C. Disputes and Mistakes

1. Any dispute arising between two managers may be settled in any mutually agreeable manner to the two parties, without any outside influence. This includes, but is not limited to, saying 'Fuck it'. In deciding what to do, the two managers should be guided by the rule that no one should be able to take advantage of their own mistake.

2. If the managers cannot agree on a resolution, the Commissioner may rule either 1) The game must be played over from the point of infraction or 2) The entire game must be played over. Any mistake found subsequently by examining scoresheets, either a SOMBILLA violation (e.g. starter without enough rest) or a baseball violation (e.g. 4 outs in an inning), may be played over at the discretion of the Commissioner and the parties involved, taking into account the effect on playoff positions, the effect of the infraction on the particular game, and the pain-in-the-ass factor.

D. Rule Changes

Any league rule may be changed by a majority of league franchises (one franchise, one vote). Tie votes keep the status quo. Any league member may propose a new rule at the annual meeting and draft.

**Work to be completed:** Carry the baseball league rules forward from their last sentence, which concerns proposing a new rule at the annual meeting and draft.

**Data supplied:**
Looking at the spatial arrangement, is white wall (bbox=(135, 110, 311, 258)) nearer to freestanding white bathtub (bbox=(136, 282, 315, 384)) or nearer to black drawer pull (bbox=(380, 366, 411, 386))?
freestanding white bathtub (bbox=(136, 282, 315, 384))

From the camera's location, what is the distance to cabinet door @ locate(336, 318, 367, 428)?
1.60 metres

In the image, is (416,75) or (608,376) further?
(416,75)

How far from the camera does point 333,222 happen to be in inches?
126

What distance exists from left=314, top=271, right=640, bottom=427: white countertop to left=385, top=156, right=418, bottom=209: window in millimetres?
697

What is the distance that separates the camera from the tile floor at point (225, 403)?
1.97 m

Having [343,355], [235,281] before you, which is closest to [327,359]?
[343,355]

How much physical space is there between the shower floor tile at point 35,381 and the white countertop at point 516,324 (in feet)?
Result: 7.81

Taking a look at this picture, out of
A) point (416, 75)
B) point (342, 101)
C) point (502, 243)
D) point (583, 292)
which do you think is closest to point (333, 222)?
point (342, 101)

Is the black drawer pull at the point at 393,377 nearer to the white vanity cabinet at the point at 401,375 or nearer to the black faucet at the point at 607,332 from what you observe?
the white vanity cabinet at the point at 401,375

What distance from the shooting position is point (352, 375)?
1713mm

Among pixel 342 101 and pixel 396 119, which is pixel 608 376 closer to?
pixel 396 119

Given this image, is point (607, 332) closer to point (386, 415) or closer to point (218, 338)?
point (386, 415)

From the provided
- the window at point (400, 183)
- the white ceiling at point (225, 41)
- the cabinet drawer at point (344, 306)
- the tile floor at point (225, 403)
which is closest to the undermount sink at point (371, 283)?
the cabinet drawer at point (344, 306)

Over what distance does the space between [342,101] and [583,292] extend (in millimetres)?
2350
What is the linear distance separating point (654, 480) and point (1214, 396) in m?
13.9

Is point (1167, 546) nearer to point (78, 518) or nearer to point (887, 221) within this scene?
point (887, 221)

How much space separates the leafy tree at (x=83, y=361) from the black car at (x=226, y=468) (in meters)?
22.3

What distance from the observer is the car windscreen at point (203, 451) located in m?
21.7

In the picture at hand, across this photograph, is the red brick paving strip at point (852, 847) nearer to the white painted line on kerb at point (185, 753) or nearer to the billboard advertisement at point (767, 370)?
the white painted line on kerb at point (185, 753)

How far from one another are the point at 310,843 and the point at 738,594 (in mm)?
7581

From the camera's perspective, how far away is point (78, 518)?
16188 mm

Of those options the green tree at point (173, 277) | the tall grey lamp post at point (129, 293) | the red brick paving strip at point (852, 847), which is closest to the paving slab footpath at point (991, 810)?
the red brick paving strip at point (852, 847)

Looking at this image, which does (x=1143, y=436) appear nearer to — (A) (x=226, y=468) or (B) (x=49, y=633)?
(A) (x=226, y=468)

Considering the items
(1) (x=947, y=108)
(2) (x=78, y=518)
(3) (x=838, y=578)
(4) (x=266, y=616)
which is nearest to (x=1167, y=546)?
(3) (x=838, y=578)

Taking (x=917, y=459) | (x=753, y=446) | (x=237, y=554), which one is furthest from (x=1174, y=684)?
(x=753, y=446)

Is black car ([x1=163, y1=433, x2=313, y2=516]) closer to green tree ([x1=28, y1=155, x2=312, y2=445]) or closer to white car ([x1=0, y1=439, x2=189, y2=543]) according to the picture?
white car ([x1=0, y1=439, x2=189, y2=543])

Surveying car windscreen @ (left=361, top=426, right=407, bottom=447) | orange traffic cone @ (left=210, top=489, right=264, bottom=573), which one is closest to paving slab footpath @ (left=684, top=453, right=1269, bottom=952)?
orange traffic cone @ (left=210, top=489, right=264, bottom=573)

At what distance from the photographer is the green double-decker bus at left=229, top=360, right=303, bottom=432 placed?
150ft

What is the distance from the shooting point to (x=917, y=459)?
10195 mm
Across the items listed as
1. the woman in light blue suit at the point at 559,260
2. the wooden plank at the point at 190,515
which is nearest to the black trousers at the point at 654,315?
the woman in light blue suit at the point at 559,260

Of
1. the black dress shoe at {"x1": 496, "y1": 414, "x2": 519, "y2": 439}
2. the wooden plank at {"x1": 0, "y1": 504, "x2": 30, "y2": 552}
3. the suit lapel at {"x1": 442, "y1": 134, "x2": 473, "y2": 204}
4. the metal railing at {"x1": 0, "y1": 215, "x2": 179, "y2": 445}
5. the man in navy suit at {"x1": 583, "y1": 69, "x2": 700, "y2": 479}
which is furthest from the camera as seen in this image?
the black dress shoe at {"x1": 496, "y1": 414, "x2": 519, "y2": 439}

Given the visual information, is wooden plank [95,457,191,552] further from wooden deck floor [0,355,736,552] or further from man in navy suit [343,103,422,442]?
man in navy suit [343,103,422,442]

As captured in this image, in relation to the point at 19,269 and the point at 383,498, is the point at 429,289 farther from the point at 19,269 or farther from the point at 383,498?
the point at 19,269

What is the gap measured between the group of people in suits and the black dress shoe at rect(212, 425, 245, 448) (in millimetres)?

**Reply to the task:**
E. Dues

Dues will be determined retroactively at the end of each season. Dues are calculated as league expenses (costs of producing and mailing newsletters, cost of the Strat-O cards and other equipment) divided by the number of league members (not franchises). Anyone who doesn't pay their dues will be suspended from newsletter privileges.
 

F.  Ballparks

Each team may design its own ballpark before the season, but must announce its chosen ballpark by opening night at the latest.  The ballpark design is constrained in two ways:  First, no ballpark singles or home runs may be higher or lower than the most extreme park of MLB 30 for that season, and second, the difference between lefties and righties can be no more than the park of the MLB 30 with the highest differential. 

However, there is ‘floor’ of a difference of 5 for both homers and singles.  That is, we still use the maximum differential as our designing cap, unless it is less than 5.  For example if the maximum lefty-righty homer differential among all 30 parks is only 3, the SOMBILLA will increase this to 5.

 

II. Rosters

A. Roster Size

Each team has a 25-man playing roster plus a 20-man taxi squad for a total of 45 players per team. Due to trades, teams may actually have more or less than 45 players. After each season, each team cuts from 0-10 players, and drafts players to fill the roster back to 45.

Computer-only players are not eligible to be used, even if the computer-only card is or can be printed.

B. Before the 21st Game

1. Separating the team

For each of the series preceding game 21, a manager may choose a different 25-man playing squad. These 25 players must be chosen before you begin the series, and you are stuck with them for the whole series, except for injuries. Do not play with your 45 players in one clump. The 25 cards must be separated from the rest of your cards at the start of the series. This will prevent using more than 25 players, ineligible players, or picking and choosing from all 45 players until 25 are used.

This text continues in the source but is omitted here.